“Rooted in History: Now” by The Rev. Stephanie Kendell

February 24th,2022 Categories: Stephanie Kendell Letters, Weekly Letter
Beloved Friends,

I hope that you are taking care of yourself amidst the many conflicts and challenges arising and continuing in our world. Our prayers continue to be for the peace and valuing of human life for those being persecuted by leaders and authorities in their own countries and others…and all amidst a global pandemic. This life is challenging, there is no easy way to put it, but those challenges are often made easier to navigate in beloved community. If you are struggling, please know that we are here for and with you. We hope that you will take some time this Sunday to join us for Bible Study, Children’s Worship, and Communal Worship as we continue to strengthen the bonds of this community, lament the human conflict and systemic oppression so present in our time, but also celebrate and praise an ever-present God and all the ways we are called to change, grow, and become anew for the better in beloved community.

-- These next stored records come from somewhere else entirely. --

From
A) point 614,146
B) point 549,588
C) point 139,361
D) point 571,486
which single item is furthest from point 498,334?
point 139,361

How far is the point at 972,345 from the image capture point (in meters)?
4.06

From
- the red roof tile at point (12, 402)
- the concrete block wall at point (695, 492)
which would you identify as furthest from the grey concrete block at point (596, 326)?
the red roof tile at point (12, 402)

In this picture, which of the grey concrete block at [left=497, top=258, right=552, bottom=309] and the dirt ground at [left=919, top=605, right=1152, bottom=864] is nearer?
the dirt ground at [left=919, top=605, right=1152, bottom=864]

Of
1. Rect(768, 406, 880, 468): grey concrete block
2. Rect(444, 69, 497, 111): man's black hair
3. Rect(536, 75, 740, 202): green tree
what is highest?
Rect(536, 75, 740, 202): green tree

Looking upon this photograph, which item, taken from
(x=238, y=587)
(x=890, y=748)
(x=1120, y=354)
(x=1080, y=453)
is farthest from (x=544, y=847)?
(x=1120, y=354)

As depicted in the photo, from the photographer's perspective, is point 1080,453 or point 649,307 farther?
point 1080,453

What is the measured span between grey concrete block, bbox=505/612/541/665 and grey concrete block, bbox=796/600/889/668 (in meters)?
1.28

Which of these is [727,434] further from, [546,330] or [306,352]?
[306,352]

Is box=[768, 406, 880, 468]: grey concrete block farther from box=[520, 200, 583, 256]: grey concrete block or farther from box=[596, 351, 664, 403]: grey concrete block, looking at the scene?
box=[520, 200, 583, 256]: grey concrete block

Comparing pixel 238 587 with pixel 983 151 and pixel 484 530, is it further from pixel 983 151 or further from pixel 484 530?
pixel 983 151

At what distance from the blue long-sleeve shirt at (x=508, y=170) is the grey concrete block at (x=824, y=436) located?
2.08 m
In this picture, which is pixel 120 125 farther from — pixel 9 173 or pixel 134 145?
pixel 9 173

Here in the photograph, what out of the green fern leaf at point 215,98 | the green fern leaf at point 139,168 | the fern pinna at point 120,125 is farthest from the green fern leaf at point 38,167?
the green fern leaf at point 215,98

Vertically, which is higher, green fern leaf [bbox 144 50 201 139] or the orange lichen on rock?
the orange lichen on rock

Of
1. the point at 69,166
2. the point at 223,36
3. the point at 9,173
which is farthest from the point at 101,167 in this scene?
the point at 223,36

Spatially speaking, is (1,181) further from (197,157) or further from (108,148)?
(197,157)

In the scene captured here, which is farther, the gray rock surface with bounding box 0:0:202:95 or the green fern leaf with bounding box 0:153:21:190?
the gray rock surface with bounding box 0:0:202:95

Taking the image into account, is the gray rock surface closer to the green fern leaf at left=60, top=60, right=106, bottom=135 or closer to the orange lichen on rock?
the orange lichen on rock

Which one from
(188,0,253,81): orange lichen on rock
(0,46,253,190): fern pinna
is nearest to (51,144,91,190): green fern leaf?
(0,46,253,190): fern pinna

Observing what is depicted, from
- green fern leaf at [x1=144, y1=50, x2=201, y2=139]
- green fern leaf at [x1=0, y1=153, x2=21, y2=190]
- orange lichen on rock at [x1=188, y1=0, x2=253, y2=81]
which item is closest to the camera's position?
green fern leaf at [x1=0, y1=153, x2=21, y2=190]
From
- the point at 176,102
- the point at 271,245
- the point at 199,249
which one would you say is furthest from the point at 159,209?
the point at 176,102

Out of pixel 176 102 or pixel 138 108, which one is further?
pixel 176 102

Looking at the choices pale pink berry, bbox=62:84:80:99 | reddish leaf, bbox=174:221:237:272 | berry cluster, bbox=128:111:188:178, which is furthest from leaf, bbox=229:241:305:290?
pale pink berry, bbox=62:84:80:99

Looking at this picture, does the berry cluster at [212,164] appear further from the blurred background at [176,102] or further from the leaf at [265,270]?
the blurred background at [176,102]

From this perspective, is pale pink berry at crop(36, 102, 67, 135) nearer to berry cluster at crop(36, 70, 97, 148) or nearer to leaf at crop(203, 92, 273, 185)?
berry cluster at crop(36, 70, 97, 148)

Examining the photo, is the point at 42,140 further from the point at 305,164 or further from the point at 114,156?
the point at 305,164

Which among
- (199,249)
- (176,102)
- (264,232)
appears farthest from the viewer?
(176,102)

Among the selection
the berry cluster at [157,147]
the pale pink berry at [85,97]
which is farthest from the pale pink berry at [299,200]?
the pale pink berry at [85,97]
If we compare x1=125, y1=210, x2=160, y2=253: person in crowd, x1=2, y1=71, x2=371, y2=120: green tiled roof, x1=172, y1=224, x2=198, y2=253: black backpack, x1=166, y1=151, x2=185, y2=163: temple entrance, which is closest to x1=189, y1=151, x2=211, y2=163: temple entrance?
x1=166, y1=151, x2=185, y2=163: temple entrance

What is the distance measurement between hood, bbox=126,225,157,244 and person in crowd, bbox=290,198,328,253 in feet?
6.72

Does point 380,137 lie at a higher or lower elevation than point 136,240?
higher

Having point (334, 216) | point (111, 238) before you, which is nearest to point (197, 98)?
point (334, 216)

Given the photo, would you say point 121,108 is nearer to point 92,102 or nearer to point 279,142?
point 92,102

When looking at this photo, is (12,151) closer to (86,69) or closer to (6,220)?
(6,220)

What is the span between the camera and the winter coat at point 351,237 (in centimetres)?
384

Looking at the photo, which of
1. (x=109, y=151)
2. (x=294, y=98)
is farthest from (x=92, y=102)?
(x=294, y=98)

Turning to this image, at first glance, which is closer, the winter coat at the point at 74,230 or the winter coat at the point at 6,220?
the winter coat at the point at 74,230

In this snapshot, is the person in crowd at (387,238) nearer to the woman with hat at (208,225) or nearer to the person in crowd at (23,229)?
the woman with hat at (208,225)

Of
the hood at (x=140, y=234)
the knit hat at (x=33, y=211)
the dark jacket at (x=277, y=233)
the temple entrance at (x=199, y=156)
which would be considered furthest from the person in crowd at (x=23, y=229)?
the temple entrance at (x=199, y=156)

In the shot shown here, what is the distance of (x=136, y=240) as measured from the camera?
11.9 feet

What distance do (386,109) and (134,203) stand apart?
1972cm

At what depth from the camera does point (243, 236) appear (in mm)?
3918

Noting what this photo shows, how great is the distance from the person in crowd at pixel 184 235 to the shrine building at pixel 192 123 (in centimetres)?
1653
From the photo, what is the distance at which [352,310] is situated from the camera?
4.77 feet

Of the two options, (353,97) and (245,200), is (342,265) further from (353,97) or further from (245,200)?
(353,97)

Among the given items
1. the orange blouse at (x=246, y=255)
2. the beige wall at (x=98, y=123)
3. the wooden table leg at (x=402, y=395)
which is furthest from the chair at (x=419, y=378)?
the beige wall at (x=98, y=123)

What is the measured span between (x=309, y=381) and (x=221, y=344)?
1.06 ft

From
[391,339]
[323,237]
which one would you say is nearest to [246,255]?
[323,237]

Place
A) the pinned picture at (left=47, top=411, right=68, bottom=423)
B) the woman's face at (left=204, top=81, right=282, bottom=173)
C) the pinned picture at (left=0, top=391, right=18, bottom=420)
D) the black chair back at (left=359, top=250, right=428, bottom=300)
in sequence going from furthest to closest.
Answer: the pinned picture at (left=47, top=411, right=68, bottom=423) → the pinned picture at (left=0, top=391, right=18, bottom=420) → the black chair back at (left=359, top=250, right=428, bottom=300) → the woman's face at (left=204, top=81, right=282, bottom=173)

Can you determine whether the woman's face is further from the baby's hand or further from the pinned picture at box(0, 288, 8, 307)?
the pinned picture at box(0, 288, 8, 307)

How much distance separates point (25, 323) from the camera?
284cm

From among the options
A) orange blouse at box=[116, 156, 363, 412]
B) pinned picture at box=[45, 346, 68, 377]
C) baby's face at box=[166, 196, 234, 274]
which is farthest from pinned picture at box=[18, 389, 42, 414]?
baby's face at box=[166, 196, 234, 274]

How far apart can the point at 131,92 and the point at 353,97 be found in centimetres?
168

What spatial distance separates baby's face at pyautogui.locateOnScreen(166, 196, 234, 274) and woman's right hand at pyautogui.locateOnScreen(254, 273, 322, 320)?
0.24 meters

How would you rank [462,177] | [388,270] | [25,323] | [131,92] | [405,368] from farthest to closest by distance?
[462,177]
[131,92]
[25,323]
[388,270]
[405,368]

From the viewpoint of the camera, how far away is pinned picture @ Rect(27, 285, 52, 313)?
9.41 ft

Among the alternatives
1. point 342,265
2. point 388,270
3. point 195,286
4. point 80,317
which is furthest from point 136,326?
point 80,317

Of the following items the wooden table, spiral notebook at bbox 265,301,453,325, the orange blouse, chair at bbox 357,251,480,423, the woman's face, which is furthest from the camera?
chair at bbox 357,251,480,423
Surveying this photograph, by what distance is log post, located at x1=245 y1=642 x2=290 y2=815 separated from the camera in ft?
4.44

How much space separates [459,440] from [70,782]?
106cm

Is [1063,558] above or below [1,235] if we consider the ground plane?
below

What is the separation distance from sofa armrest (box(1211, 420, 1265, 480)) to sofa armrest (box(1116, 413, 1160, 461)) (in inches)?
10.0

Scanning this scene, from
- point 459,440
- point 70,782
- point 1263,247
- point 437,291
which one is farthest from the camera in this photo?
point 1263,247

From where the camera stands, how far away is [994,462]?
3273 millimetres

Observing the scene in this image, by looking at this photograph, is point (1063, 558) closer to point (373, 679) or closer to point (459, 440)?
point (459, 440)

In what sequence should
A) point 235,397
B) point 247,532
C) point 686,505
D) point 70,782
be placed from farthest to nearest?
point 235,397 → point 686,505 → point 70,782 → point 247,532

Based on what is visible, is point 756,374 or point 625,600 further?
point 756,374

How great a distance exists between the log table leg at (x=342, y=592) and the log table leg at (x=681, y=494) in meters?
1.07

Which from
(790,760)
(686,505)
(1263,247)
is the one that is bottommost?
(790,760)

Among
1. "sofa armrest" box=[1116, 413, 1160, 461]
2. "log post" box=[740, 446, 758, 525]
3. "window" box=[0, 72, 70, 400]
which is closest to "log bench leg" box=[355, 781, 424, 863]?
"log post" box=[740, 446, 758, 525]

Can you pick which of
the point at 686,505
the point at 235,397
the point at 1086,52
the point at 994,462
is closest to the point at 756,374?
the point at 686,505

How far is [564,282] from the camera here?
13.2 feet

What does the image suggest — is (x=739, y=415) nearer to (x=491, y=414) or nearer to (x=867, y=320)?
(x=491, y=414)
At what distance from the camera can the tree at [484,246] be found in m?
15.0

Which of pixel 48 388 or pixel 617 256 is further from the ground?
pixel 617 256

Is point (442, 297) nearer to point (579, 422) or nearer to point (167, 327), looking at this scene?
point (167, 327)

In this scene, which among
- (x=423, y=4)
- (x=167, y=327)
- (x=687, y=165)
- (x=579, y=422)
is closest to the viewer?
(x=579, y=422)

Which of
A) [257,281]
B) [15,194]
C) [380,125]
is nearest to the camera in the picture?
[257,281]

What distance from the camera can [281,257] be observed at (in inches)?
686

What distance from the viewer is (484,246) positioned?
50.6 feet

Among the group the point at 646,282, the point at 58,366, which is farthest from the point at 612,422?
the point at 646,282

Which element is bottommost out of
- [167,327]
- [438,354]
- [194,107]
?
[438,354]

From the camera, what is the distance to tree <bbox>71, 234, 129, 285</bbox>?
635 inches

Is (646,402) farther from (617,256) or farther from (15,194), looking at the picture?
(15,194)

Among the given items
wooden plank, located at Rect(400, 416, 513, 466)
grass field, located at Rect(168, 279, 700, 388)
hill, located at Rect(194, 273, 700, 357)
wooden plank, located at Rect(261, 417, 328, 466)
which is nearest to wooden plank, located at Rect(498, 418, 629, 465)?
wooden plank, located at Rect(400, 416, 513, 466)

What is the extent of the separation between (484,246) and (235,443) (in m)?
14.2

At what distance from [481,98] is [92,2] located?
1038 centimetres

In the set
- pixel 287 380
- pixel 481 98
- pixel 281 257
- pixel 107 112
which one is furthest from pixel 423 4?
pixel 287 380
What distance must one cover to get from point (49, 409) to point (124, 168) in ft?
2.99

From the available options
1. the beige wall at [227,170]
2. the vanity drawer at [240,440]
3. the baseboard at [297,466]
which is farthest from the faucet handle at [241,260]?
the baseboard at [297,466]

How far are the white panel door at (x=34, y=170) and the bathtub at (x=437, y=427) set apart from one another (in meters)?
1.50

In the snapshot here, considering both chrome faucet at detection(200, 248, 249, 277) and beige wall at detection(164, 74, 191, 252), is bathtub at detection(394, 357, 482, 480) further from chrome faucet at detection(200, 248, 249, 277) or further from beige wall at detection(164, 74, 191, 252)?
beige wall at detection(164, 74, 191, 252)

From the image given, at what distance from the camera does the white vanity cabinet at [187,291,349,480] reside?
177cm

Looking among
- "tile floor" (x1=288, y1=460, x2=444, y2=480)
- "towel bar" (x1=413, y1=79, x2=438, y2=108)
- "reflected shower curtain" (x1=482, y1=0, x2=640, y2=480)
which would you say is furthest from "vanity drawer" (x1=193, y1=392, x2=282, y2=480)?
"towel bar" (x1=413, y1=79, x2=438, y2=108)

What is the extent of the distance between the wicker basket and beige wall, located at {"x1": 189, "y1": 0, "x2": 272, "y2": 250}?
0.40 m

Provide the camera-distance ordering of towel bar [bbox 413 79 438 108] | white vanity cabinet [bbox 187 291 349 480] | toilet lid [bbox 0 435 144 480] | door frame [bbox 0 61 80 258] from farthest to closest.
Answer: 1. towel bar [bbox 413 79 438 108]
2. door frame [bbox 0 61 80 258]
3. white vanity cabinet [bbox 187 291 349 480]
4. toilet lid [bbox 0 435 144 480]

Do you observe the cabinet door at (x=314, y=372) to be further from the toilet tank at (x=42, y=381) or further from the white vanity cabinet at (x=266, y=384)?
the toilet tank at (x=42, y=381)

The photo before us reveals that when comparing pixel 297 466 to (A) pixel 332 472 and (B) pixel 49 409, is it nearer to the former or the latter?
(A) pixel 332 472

This Sunday is what is called the Transfiguration and I don’t know if it could come at a better time. This is the story of Jesus and the Disciples taking space to pray and become anew together—it is the perfect passage for us as we head into Ash Wednesday that seeks to remind us that we are all interconnected to the One who creates, redeems, and sustains us all. However, in this current time in our lives in which change is necessary and yet oh so slow to manifest, the scripture moves me a bit differently this year. I am curious if that is the same for you? Let’s read together the story of the Transfiguration from Luke 9 and I invite you to pay particular attention to the timing of this story. For context, we enter this scripture right after Jesus has been inviting the Disciples to “pick up their cross” and follow him so they may experience the glory of a life devoted to the just and loving ways of God.

About eight days after saying this, Jesus took Peter, John and James and went up onto a mountain to pray. While Jesus was praying, his face changed in appearance and the clothes he wore became dazzlingly white. Suddenly two people were there talking with Jesus—Moses and Elijah. They appeared in glory and spoke of the prophecy that Jesus was about to fulfill in Jerusalem.
Peter and the others had already fallen into a deep sleep, but awakening, they saw Jesus’ glory—and the two people who were standing next to him. When the two were leaving, Peter said to Jesus, “Rabbi, how good it is for us to be here! Let’s set up three tents, one for you, one for Moses and one for Elijah!” Peter didn’t really know what he was saying.
While Peter was speaking, a cloud came and overshadowed them, and the disciples grew fearful as the others entered it. Then from the cloud came a voice which said, “This is my Own, my Chosen One. Listen to him!”
When the voice finished speaking, they saw no one but Jesus standing there. The disciples kept quiet, telling nothing of what they had seen at that time to anyone.

Luke 9:28-36 (ILB)

What did you notice about time? For me, it was two things. The first is eight days. Jesus said follow me for eight days. A week and a day. That’s it. Eight days is all he gave them to think, pray, ponder, question, and engage what he had been sharing. That doesn’t seem like a lot to me. I took 27 years before I stepped foot into a church for the sake of my own faith. But also, eight days to choose between what is right and what is present, seems almost too long. As we look at the unjust treatment of our siblings and neighbors around the world, eight days to speak out and say, “We don’t treat God like that” seems far too long. Scripture as a conduit to hear our still speaking God is always still amazing to me.

The second thing I notice is that the change- the transfiguration- in Jesus is immediate. I feel that need for expediency deeply. Many of you hear me say often, “when we know better, we are accountable to do better.” For me that is the immediate change that we are called to in this text. We have had our eight days. We have heard the good news and the horrible stories. We have seen the harm and experienced the grace. We don’t need another committee or Zoom call to say that 100% of trans people are made in God’s image and laws that treat them as “other” are sinful and not of God. We don’t need more time to say war is biblical but not holy. We don’t need more time to know that we were entrusted with the care of Creation, and we need immediate action to change the harm we have let befall it.  Talking about places as if they aren’t made up of people, culture, language, art, love, relationships, history, memory, joy, heartache, and God- does not need more time.

Let us transfigure like Jesus – now.
Let us show mercy and grace, compassion and vision – now.
Let us build the kindom – now.

Friends, we are living in history as it is being written. We are both in the eight days and the immediacy of transfiguration and it can be a lot to navigate. But know that the presence of God is with us all day, every day, forever. God offers us the time we need, and also shows us that change can be as quick as we want: we just have to do it. I continue to be amazed at all that God is doing in this world, in this community, in you, and in me. That the clouds of both witness and kindom call us into individual and communal change. I pray in these days and times to come, that we continue to help each other hear, learn, grow, transform, and move toward the kindom of God this day, always—and now.

Shalom Y’all
Rev. Stephanie

Simple Prayer: O Holy One, Help me change into all that you call me to be. Amen.